Inside the heart of emergency communications
Posted By Sparta Live | October 4, 2005 12:00 am
Kim Swindell Wood
An hysterical parent calls E-911 to report her small child has accidentally been shot, and a dispatcher quickly responds by sending emergency personnel to the site of the crisis.
Does this incident sound a little bit like a TV show? Maybe. Did this really happen? Yes, and it happened in White County.
The job of an E-911 dispatcher is like no other career. Words cannot define the stress that becomes a part of their daily lives. However, according to Pam Hickey, a 12-year veteran of this profession, she will continue to serve the people of White County until she retires.
Hickey had never thought about being a dispatcher. Her husband retired, and she needed to find a job with health insurance. Hickey applied for a position as dispatcher and was hired by Sparta Police Department, which was the headquarters for centralized dispatching for emergency services.
“I had no idea what it was going to be,” said Hickey.
Hickey laughingly said her husband said she “changed quite a bit” after she became a dispatcher. However, she somberly talked about the part of her job that takes a toll on the human spirit.
“I have to shut down,” said Hickey, describing how she handles the overwhelming emotions involved in her job. “You cannot let it get next to you, and that’s hard to do.”
Dispatchers must maintain a calm demeanor during a crisis.

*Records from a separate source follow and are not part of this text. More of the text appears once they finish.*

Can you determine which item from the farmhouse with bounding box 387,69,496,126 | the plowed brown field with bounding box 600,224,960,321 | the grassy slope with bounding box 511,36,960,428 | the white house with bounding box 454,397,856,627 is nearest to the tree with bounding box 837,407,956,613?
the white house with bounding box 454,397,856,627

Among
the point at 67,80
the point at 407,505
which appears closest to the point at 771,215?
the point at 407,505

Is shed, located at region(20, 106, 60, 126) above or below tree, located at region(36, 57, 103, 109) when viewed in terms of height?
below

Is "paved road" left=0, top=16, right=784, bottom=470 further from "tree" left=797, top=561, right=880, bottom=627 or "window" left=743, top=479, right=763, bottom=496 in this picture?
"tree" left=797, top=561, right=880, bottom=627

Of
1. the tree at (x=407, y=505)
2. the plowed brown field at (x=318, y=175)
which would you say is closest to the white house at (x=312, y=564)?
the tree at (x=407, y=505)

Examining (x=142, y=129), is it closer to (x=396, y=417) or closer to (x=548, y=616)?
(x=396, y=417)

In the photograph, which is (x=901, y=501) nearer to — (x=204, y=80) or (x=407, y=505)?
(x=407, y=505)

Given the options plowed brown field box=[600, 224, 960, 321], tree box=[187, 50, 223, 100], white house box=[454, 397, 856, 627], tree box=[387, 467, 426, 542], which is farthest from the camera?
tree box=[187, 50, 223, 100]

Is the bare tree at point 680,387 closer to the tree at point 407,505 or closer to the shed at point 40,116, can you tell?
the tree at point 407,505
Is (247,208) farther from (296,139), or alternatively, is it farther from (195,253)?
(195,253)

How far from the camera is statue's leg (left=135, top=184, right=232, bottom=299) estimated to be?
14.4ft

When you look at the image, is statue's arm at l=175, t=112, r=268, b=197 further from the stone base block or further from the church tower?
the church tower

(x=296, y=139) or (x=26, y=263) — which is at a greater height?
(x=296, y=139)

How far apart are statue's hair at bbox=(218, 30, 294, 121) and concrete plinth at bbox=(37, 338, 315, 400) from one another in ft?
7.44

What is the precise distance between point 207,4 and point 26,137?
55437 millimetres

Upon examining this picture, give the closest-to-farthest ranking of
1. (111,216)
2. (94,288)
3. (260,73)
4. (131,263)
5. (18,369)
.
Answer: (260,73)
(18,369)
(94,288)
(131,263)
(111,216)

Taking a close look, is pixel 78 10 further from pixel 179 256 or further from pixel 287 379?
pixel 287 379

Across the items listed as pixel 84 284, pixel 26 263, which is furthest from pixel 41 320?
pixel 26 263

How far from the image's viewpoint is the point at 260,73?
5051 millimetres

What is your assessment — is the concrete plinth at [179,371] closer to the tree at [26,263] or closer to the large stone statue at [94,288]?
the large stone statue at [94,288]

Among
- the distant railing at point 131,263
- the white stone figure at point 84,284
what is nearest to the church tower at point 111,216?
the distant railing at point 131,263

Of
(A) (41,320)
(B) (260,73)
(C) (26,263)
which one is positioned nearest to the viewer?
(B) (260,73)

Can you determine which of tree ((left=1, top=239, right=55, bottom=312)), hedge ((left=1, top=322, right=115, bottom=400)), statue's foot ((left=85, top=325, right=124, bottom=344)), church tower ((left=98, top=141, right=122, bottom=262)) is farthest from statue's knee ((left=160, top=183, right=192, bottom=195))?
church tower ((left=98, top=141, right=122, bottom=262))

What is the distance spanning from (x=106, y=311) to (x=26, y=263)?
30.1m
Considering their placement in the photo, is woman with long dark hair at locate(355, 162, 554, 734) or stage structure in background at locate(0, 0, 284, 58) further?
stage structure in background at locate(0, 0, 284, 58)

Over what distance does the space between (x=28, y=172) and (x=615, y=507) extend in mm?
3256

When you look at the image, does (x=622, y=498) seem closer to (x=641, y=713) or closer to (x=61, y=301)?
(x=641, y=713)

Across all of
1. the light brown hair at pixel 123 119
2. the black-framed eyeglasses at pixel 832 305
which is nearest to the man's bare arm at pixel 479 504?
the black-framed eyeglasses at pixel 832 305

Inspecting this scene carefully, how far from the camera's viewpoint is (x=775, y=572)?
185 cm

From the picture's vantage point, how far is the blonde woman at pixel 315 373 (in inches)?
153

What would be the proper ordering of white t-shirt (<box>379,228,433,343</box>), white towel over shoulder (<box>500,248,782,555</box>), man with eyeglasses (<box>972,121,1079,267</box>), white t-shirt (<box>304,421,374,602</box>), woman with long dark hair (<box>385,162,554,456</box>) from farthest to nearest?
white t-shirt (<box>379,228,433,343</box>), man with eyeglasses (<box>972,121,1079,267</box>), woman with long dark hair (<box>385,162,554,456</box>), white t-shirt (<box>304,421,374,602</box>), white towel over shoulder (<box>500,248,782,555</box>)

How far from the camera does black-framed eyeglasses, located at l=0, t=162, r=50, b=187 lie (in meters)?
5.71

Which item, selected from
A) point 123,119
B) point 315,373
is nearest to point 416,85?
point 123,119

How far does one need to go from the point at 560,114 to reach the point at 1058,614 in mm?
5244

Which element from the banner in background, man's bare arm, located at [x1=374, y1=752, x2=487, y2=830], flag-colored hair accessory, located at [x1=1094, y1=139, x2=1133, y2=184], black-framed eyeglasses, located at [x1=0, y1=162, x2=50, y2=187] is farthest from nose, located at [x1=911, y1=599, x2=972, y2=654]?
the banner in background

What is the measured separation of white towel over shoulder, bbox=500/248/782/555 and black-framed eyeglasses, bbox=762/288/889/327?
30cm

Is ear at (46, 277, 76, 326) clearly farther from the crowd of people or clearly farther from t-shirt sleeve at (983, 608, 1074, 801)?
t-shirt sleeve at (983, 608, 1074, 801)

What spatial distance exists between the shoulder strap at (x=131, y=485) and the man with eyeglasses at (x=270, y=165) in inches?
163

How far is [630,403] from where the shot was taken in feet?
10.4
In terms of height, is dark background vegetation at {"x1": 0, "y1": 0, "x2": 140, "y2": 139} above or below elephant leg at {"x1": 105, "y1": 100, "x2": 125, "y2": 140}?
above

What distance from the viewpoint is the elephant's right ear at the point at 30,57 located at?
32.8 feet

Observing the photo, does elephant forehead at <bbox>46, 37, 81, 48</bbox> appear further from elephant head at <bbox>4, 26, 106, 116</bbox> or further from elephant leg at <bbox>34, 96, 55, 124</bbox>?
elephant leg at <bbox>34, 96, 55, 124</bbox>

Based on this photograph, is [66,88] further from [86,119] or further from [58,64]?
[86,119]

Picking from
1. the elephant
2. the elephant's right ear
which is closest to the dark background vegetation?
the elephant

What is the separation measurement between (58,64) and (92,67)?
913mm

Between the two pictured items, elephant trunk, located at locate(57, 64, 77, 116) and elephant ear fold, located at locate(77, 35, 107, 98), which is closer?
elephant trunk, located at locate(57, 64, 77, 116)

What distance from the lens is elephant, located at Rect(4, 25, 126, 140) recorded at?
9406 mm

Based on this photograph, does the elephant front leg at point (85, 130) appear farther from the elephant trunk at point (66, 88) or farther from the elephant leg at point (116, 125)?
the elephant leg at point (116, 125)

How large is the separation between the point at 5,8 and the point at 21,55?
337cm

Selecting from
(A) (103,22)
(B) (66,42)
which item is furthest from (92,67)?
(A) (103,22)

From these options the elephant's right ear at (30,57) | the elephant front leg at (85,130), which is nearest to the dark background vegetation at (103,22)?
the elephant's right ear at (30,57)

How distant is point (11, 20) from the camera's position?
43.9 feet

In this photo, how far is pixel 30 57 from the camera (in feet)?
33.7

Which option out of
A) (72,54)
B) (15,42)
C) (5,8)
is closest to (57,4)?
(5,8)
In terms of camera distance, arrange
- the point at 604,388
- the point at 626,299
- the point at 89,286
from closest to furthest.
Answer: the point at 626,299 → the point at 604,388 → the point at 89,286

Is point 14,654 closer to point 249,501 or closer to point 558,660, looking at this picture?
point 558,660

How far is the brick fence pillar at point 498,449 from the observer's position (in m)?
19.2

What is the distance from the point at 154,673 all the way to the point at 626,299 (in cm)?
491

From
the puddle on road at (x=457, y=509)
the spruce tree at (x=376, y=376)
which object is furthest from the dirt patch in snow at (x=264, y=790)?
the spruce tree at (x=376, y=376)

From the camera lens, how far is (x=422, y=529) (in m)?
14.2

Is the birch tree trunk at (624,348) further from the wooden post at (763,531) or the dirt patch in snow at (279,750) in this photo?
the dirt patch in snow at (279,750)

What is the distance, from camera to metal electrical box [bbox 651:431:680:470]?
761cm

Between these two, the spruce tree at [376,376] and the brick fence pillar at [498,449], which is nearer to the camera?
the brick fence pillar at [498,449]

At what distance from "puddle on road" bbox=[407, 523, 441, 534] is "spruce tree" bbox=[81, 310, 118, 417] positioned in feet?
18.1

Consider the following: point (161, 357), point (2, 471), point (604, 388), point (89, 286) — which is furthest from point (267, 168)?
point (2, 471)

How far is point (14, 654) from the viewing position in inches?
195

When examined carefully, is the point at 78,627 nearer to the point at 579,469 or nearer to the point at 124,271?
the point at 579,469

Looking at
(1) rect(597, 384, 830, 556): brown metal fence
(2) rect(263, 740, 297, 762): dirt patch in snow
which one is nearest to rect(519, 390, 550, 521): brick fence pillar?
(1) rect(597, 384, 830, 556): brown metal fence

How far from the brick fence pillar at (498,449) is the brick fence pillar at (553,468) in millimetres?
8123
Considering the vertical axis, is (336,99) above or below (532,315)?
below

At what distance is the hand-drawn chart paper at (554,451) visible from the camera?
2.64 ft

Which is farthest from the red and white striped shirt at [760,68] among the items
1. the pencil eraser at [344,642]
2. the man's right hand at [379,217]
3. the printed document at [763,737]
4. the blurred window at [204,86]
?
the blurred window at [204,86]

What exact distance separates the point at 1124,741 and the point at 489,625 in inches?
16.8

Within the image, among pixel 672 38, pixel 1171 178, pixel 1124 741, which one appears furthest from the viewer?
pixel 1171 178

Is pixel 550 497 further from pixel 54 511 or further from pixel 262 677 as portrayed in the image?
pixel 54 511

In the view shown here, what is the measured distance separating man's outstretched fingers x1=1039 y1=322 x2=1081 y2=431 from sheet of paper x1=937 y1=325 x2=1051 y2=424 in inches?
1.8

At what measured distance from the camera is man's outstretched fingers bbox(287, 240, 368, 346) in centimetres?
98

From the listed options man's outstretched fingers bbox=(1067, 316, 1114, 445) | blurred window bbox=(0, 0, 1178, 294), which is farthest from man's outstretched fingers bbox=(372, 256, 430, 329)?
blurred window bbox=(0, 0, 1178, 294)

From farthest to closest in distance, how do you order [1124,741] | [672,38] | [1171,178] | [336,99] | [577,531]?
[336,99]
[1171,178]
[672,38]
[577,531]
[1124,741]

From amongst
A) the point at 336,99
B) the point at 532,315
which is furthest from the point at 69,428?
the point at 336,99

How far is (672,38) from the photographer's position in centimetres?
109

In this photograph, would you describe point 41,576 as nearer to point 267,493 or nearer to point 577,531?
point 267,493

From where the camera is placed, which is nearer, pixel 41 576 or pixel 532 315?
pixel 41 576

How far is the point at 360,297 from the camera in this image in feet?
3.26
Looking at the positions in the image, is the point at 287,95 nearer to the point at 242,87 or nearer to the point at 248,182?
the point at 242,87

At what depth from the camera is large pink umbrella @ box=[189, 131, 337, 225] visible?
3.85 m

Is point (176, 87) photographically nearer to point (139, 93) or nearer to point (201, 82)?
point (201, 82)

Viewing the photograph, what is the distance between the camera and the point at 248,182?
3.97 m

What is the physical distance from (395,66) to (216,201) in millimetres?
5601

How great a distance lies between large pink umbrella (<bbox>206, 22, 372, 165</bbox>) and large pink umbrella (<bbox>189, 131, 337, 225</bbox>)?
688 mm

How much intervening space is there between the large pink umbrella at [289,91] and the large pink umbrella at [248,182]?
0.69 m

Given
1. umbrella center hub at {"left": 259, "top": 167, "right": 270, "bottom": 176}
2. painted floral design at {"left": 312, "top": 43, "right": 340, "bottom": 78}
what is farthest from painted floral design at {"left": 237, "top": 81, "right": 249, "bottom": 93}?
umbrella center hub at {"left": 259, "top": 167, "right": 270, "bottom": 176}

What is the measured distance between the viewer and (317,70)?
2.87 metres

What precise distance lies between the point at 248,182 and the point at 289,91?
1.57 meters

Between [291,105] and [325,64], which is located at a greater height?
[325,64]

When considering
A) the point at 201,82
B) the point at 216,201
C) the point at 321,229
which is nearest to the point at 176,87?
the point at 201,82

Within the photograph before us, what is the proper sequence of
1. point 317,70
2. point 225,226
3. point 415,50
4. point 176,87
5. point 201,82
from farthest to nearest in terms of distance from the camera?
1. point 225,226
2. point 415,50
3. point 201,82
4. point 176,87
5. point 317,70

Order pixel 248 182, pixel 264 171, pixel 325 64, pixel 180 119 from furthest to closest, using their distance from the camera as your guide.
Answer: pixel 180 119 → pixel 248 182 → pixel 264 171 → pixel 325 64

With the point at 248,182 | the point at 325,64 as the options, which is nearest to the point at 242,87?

Although their hearts may beat as fast a racehorse and their stomachs are churning from the emotional rollercoaster of an emergency call, dispatchers must maintain a level head and never show any emotion. Why? They hold the lives of every White Countian in their hands.
Hickey said she wants the public to understand a dispatcher may not always give a caller the answer he wants to hear. However, dispatchers are professionally trained to respond in a manner that will ensure the safety of that individual.
“We do a lot of chattering – we’re sort of hyper, I guess,” said Hickey, referring to the aftermath of a crisis. “There’s a lot of times, especially late in the evening, when I get home, if we’ve worked something really, really bad, I have a hard time calming down.”
Regina Sims has been an E-911 dispatcher seven years. She, too, said emergencies are difficult to handle, especially when they involve children.
Sims said she performs her job during a crisis without exhibiting any emotion, but afterward she allows herself to “let go.” Sims also said dispatchers build a special relationship with other emergency services personnel.
“You get attached to all of them,” she said. “Everyone is so close.”
Both women agreed the job “gets into your blood.”
“I can’t imagine doing anything else,” said Hickey. “I spent most of my adult life working in a factory. I can’t imagine going back to it.”
Basic certification, which requires a 40-hour course at T.B.I., allows an E-911 dispatcher to operate the National Crime Information Computer. Dispatchers are also trained in several other capacities.
Lee Swindell, E-911 director, explained each emergency call falls under a specified protocol that dispatchers are required to follow.
“The public may not understand, but they’re [protocols] there for your safety,” said Swindell.
However, Swindell also noted some crises are unique, and sometimes dispatchers must make judgment calls.
Sims said those “judgment calls” are difficult.
Sometimes a dispatcher’s role extends beyond emergency services. He or she becomes a comforting voice for elderly individuals who live alone. Hickey said sometimes a person is frightened by a thunderstorm and will call E-911. A few seconds of conversation and the sound of a reassuring voice can soothe their frazzled nerves.
“Every time you answer that phone, it could be someone in your family that’s hurt,” said Sims, “You must treat everyone the same.”
A dispatcher is haunted by many sad memories, but they thrive on the days when they help save someone’s life.
“We’re human,” said Hickey, “and we love what we’re doing.”